**APPLY WHAT YOU READ**
**A)** How many people does the trial report say were wounded in the attacks on the commuter trains?
**B)** According to the trial report, what does Rabei Osman's lawyer say the police knew was false information about his client? List each point.
**C)** From the trial report, quote the passage that begins with the words containing "All pleaded not" and ends with "is not his.".

**PASSAGE PROVIDED**
--

The defendants, alleged to be linked to al-Qaeda, are accused of killing 191 people and wounding 1,841, in attacks on four commuter trains.

Some could face up to 40 years in jail if found guilty when verdicts are handed down in October.

All pleaded not guilty. The defence says evidence has been fabricated.

A lawyer for Rabei Osman, an Egyptian alleged to be one of the masterminds, said the police knew that information suggesting his client was an explosives expert, supported Islamic Jihad and had been in Afghanistan, was false.

"Based on nothing, and with astonishing frivolousness, they ask for a jail term of 40,000 years," said Endika Zulueta in his closing statement.

The main evidence against Mr Osman includes recordings of wiretapped telephone conversation in which a male voice can be heard claiming that the idea for the bombings is his.

Mr Osman says the voice on the recording is not his.

"Worst attack"

--

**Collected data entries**
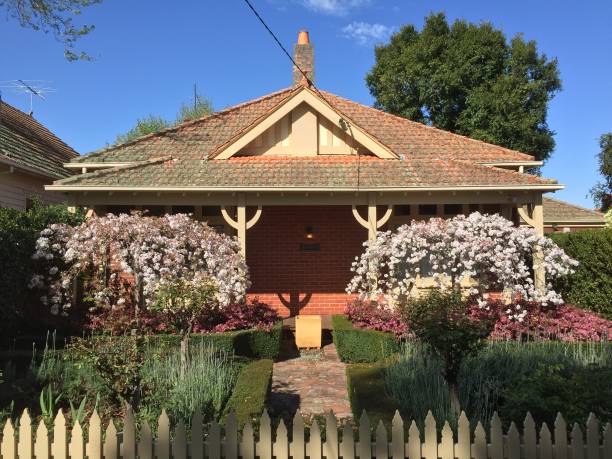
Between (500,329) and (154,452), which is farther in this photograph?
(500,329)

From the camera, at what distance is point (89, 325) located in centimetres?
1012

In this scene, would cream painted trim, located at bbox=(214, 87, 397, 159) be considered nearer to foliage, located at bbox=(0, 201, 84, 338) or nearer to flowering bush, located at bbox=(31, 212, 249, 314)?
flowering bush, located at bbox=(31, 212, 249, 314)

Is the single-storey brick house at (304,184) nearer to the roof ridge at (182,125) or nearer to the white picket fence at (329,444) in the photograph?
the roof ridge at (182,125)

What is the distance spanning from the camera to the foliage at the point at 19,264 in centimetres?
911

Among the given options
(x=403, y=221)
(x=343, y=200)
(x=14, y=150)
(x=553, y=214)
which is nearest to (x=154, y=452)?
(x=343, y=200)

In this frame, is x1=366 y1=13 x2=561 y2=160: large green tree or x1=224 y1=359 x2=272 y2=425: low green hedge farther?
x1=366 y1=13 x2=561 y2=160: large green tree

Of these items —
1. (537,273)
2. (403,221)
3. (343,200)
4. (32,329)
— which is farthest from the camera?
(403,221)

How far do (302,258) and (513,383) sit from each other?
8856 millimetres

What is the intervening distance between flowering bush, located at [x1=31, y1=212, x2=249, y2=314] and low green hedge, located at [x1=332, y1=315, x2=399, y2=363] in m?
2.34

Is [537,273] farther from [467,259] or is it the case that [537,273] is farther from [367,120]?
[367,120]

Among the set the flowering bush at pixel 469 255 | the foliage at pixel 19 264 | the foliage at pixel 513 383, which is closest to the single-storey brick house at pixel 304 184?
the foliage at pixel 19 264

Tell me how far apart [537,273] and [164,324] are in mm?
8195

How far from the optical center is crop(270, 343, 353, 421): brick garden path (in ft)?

--

**ANSWERS TO THE EXERCISE**
**A)** 1,841 people were wounded.

**B)**
- That he was an explosives expert
- That he supported Islamic Jihad
- That he had been in Afghanistan

**C)**
All pleaded not guilty. The defence says evidence has been fabricated.

A lawyer for Rabei Osman, an Egyptian alleged to be one of the masterminds, said the police knew that information suggesting his client was an explosives expert, supported Islamic Jihad and had been in Afghanistan, was false.

"Based on nothing, and with astonishing frivolousness, they ask for a jail term of 40,000 years," said Endika Zulueta in his closing statement.

The main evidence against Mr Osman includes recordings of wiretapped telephone conversation in which a male voice can be heard claiming that the idea for the bombings is his.

Mr Osman says the voice on the recording is not his.